• _Prompt_: Starting at the line that has "How far is point" and continuing through the end of the records, output the records as a two-column CSV with the header text,answer. Give one row for each record, with its text and its answer each in a single quoted field and line breaks replaced by spaces.

• _Data supplied_:
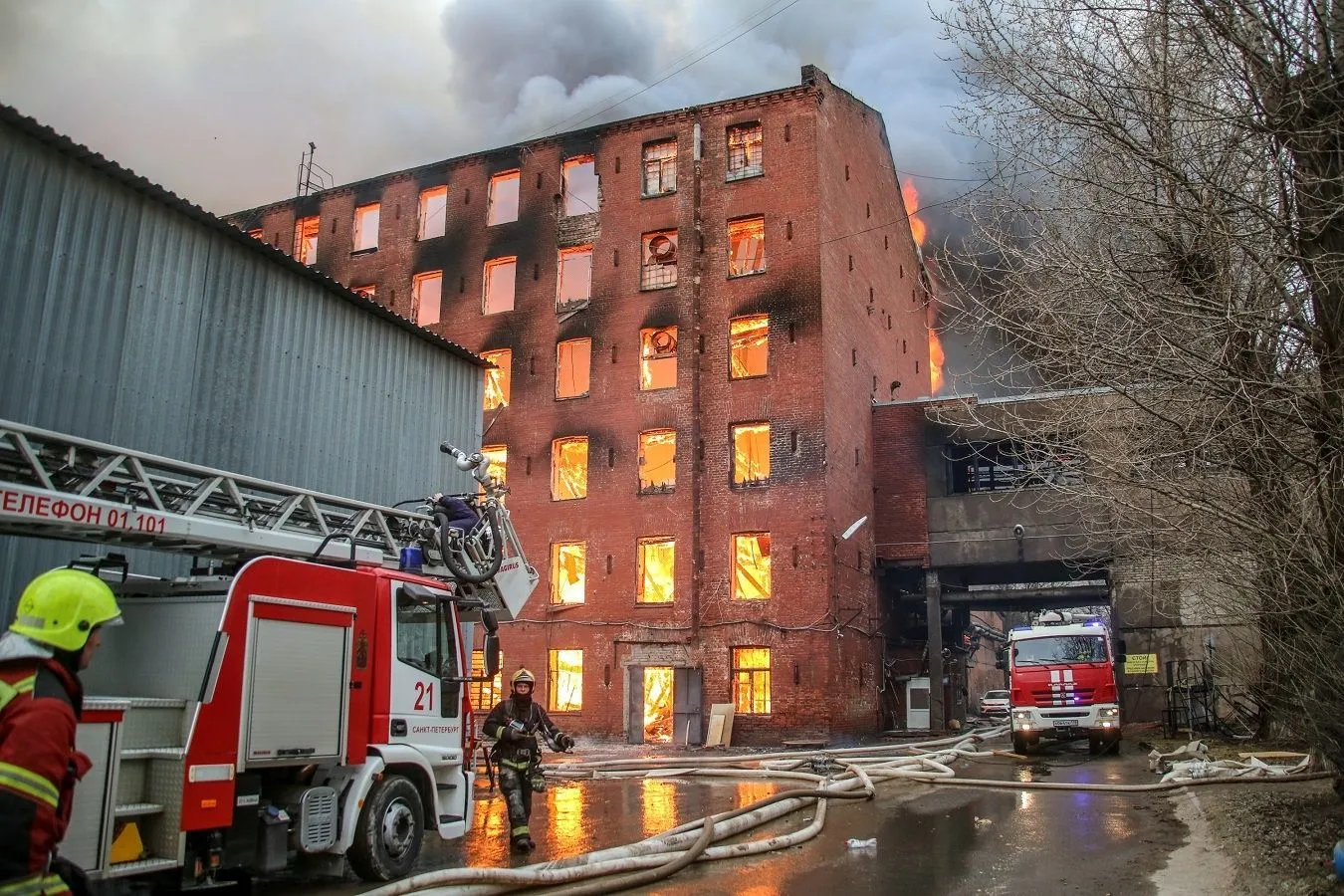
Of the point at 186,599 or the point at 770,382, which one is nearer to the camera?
the point at 186,599

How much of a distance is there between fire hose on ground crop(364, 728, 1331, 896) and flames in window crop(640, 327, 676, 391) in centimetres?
1190

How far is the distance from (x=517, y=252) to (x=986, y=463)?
15.3m

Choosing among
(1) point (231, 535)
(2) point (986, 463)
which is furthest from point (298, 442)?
(2) point (986, 463)

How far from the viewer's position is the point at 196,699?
680cm

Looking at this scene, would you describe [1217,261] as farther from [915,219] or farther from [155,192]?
[915,219]

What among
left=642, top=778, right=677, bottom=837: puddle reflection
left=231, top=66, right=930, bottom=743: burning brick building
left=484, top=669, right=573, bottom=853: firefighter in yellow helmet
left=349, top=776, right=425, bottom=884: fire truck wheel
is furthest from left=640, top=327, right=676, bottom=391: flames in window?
left=349, top=776, right=425, bottom=884: fire truck wheel

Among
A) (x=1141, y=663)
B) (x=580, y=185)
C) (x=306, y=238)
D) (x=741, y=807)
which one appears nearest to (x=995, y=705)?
(x=1141, y=663)

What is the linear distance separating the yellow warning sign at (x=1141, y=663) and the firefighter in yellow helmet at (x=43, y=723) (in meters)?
27.0

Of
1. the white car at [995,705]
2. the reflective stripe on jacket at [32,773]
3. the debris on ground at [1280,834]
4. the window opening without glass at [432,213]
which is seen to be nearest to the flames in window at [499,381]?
the window opening without glass at [432,213]

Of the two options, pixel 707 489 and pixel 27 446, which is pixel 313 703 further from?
pixel 707 489

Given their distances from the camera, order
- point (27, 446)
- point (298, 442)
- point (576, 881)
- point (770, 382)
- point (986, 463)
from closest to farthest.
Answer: point (27, 446), point (576, 881), point (298, 442), point (770, 382), point (986, 463)

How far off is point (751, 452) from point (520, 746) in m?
18.0

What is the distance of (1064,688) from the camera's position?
20547 mm

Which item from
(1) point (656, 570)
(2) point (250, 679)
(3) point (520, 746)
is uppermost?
(1) point (656, 570)
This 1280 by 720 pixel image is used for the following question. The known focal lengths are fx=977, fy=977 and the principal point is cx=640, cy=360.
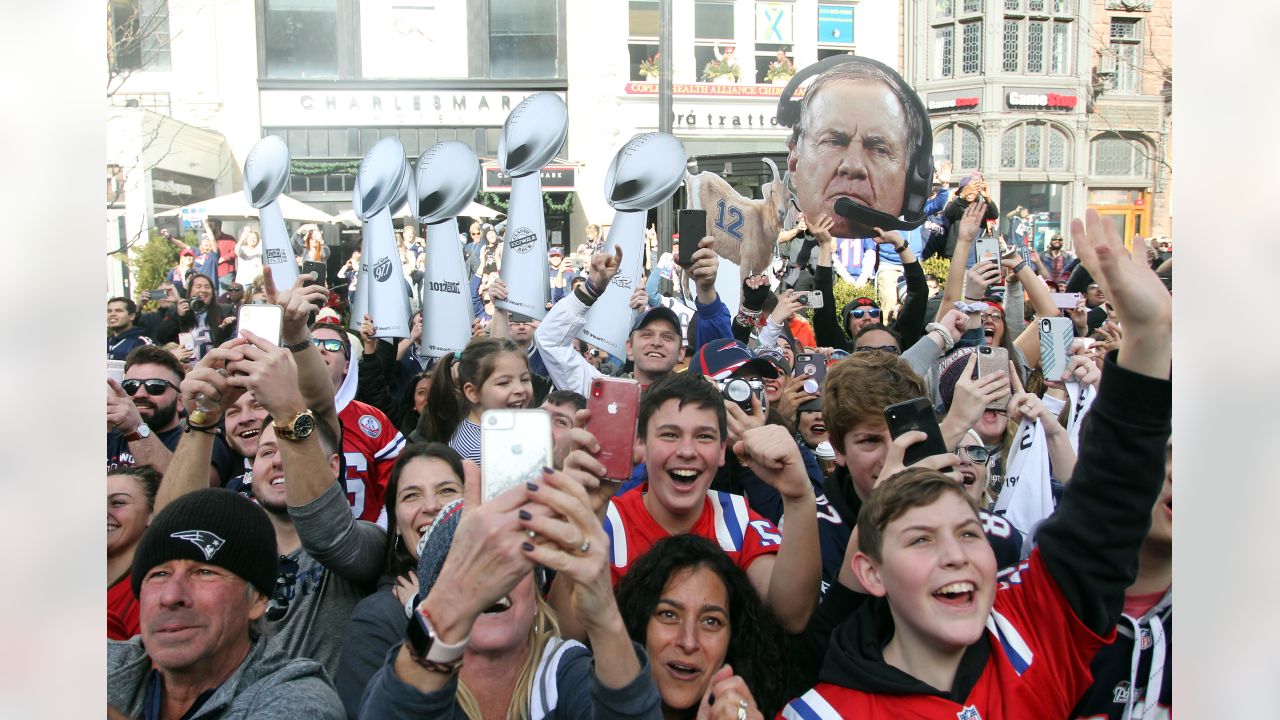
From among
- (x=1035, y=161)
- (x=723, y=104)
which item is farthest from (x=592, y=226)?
(x=1035, y=161)

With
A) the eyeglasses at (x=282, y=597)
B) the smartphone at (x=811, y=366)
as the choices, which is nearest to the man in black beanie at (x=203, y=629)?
the eyeglasses at (x=282, y=597)

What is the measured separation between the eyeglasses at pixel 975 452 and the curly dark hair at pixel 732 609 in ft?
3.05

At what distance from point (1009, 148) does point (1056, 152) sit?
0.36 metres

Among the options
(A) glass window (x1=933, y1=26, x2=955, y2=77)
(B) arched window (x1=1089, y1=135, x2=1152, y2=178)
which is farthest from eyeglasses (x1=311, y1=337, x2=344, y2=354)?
(B) arched window (x1=1089, y1=135, x2=1152, y2=178)

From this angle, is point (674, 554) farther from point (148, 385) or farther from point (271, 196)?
point (271, 196)

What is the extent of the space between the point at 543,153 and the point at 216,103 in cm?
269

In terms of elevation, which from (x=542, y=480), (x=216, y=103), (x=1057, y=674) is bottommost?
(x=1057, y=674)

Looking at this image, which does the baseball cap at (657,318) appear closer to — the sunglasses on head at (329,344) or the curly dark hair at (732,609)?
the sunglasses on head at (329,344)

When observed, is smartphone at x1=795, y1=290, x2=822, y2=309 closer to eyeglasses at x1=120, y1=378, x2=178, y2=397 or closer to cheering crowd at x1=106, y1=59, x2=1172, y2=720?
cheering crowd at x1=106, y1=59, x2=1172, y2=720

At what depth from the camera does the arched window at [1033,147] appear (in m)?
5.39

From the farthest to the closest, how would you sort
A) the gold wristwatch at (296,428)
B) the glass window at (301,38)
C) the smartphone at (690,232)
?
the glass window at (301,38), the smartphone at (690,232), the gold wristwatch at (296,428)

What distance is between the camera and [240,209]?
6711 millimetres

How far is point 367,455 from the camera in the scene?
4109mm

• _Answer to this task_:
text,answer
"How far is point 367,455 from the camera in the scene?","4109mm"